Exercise task: Take the line that has "What is the separation" in it and every line after it to the end of the entries, and reproduce them exactly.

[Begin Data]

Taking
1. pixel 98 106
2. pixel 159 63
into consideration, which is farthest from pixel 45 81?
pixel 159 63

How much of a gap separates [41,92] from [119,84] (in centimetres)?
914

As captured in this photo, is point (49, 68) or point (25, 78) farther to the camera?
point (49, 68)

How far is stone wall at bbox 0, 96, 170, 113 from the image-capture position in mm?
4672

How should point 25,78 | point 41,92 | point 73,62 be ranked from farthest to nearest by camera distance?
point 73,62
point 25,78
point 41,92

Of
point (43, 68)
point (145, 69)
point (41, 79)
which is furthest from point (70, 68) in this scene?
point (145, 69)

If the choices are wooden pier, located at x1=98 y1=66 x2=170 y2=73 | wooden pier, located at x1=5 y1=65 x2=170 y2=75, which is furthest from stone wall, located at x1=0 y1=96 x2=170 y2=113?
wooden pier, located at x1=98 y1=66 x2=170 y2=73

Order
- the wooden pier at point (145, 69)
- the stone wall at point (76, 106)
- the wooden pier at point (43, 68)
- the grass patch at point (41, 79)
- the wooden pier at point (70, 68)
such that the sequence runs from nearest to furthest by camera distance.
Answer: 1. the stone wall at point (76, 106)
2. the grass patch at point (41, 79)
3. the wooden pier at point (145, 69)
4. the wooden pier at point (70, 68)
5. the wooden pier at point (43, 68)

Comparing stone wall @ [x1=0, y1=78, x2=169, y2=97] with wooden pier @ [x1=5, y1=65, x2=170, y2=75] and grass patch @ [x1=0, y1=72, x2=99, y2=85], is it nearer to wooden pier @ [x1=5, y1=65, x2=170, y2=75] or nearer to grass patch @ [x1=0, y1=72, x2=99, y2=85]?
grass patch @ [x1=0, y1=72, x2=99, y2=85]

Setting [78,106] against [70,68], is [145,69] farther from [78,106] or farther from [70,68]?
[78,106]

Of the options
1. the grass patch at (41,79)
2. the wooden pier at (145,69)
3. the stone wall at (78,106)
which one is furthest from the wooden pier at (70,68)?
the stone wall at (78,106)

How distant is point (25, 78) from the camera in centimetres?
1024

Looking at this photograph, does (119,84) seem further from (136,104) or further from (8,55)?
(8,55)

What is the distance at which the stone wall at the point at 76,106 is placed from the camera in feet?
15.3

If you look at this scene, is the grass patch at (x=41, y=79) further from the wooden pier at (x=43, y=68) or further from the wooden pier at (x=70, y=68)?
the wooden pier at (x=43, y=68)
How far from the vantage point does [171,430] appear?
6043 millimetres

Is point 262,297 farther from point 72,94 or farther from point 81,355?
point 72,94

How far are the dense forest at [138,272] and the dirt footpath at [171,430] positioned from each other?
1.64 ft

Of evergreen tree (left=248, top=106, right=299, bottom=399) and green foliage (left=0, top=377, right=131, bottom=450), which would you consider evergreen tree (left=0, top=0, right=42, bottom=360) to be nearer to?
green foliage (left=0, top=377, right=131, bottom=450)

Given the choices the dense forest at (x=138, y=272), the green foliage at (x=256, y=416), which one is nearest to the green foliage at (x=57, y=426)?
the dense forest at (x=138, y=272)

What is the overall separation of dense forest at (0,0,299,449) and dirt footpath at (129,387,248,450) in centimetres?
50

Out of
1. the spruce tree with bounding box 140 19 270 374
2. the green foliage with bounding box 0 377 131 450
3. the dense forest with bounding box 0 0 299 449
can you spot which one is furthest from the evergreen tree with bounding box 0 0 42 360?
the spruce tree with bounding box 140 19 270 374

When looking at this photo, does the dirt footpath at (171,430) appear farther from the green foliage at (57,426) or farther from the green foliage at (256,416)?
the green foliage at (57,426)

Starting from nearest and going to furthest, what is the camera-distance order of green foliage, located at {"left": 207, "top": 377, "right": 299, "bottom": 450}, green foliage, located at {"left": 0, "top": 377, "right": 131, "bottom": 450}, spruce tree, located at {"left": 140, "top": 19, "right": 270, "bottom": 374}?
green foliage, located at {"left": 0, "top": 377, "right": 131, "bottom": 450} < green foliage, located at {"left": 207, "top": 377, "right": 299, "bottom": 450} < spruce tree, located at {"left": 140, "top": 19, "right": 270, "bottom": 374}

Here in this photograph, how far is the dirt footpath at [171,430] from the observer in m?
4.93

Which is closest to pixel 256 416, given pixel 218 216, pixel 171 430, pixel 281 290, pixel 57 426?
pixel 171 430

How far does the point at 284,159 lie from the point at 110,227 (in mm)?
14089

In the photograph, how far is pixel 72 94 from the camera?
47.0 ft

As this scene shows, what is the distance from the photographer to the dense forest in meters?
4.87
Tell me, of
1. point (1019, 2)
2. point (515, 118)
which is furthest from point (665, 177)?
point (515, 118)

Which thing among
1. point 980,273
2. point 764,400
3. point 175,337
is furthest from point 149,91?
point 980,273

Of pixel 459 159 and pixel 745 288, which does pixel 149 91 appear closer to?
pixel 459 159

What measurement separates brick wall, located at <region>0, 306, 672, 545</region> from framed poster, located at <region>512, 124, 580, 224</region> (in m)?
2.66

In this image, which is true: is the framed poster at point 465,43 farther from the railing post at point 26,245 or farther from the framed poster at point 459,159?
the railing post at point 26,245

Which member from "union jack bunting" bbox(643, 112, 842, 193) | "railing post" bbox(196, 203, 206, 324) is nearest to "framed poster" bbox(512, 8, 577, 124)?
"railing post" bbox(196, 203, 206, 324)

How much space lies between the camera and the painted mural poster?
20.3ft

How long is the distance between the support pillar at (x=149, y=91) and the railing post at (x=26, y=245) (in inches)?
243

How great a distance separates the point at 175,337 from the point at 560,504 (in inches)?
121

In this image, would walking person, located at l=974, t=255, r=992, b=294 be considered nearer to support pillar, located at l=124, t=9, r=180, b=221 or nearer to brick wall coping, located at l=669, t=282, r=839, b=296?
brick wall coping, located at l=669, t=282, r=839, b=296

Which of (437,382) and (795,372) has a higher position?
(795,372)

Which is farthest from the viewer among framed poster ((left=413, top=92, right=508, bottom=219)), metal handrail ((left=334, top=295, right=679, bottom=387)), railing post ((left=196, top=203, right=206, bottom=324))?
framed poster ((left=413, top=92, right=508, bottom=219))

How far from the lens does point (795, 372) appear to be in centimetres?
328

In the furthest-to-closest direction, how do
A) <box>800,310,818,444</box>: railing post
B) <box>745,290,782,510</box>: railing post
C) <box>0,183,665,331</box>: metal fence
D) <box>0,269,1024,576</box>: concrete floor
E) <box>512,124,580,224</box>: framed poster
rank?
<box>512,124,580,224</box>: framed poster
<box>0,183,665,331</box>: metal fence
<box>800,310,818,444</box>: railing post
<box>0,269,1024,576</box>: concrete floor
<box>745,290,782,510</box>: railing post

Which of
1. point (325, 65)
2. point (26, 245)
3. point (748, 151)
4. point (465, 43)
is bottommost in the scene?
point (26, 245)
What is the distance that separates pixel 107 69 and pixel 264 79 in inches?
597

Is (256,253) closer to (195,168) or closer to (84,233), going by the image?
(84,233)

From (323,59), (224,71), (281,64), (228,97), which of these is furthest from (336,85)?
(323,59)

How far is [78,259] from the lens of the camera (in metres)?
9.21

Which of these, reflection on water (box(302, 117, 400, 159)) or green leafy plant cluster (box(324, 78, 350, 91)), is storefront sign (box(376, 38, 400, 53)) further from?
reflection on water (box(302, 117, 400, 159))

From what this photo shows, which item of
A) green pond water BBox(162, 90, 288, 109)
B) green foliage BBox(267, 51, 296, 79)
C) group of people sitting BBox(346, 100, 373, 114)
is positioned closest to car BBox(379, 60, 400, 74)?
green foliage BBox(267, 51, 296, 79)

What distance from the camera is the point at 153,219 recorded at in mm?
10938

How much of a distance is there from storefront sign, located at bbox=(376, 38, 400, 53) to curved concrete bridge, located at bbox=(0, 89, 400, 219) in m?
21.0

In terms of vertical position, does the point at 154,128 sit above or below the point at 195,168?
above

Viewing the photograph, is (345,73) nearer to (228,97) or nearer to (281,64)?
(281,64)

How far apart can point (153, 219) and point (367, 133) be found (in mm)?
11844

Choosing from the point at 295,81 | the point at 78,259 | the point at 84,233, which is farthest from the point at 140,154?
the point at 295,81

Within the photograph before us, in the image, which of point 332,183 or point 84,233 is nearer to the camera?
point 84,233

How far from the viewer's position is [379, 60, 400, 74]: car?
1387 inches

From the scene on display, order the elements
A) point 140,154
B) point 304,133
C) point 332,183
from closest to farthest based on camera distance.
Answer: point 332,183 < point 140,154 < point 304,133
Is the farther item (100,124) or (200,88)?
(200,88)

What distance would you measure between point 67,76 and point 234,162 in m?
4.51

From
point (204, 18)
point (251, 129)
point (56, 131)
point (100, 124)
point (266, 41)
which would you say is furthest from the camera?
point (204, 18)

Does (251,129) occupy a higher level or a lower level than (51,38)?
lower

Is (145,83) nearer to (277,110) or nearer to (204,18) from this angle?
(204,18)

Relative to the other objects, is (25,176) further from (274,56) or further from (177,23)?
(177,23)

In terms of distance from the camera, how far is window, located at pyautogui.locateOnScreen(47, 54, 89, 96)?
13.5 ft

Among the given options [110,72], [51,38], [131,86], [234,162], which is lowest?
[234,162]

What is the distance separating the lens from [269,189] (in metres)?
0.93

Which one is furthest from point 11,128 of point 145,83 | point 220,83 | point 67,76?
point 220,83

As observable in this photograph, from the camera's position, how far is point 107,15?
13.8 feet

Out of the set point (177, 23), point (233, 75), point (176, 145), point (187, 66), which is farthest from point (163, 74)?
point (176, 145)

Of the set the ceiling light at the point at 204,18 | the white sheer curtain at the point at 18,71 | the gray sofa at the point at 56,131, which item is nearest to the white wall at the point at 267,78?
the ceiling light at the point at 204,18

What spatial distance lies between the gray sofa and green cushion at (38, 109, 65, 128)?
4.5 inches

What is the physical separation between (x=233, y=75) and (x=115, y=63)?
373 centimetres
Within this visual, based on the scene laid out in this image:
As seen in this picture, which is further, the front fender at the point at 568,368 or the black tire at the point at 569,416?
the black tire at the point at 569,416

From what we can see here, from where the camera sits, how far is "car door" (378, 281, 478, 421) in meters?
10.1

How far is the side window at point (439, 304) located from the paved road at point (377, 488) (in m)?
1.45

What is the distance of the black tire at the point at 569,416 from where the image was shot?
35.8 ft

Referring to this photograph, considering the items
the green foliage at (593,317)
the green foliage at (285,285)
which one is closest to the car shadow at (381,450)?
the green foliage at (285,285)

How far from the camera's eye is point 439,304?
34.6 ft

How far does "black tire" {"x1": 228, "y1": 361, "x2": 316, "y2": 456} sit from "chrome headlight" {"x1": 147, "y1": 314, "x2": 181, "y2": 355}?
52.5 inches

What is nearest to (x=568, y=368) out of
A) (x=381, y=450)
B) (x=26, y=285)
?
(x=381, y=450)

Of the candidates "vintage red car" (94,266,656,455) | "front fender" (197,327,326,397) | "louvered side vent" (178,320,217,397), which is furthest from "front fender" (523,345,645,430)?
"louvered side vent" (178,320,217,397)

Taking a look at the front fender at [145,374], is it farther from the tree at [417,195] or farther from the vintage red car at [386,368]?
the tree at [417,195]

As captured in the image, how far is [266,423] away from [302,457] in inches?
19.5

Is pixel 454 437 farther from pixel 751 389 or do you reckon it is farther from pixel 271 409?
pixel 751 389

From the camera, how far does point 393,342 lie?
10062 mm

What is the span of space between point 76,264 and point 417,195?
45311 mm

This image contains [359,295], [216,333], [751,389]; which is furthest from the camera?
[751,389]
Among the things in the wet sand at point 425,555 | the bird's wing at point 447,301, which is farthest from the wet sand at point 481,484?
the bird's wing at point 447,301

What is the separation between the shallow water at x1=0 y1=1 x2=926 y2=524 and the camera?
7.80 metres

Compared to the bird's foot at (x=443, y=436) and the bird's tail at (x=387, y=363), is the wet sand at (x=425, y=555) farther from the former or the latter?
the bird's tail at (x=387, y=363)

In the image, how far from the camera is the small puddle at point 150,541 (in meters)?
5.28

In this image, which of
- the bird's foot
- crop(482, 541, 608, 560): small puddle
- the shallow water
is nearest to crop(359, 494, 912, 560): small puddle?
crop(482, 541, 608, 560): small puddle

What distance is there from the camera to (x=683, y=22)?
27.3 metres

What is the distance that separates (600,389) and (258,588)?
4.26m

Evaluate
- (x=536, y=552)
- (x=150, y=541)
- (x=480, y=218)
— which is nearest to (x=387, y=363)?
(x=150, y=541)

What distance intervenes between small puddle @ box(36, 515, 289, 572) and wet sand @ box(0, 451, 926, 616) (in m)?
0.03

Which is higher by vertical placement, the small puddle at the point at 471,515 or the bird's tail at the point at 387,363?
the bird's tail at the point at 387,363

[End Data]

Result:
What is the separation between the shallow water at x1=0 y1=1 x2=926 y2=524 and the camera?
7.80 metres

Compared to the bird's foot at (x=443, y=436) and the bird's tail at (x=387, y=363), is the wet sand at (x=425, y=555) farther from the former or the latter?
the bird's tail at (x=387, y=363)

In the image, how far from the camera is the small puddle at point 150,541 (in meters)?
5.28

In this image, which of
- the bird's foot
- crop(482, 541, 608, 560): small puddle
- the shallow water
is nearest to crop(359, 494, 912, 560): small puddle?
crop(482, 541, 608, 560): small puddle

What distance is there from the camera to (x=683, y=22)?
27.3 metres

What is the distance that separates (600,389) and (258,588)?
4.26m

Evaluate
- (x=536, y=552)
- (x=150, y=541)
- (x=480, y=218)
— which is nearest to (x=387, y=363)?
(x=150, y=541)

What distance intervenes between small puddle @ box(36, 515, 289, 572) and wet sand @ box(0, 451, 926, 616) (in m)?
0.03

Which is higher by vertical placement, the small puddle at the point at 471,515 or the bird's tail at the point at 387,363?
the bird's tail at the point at 387,363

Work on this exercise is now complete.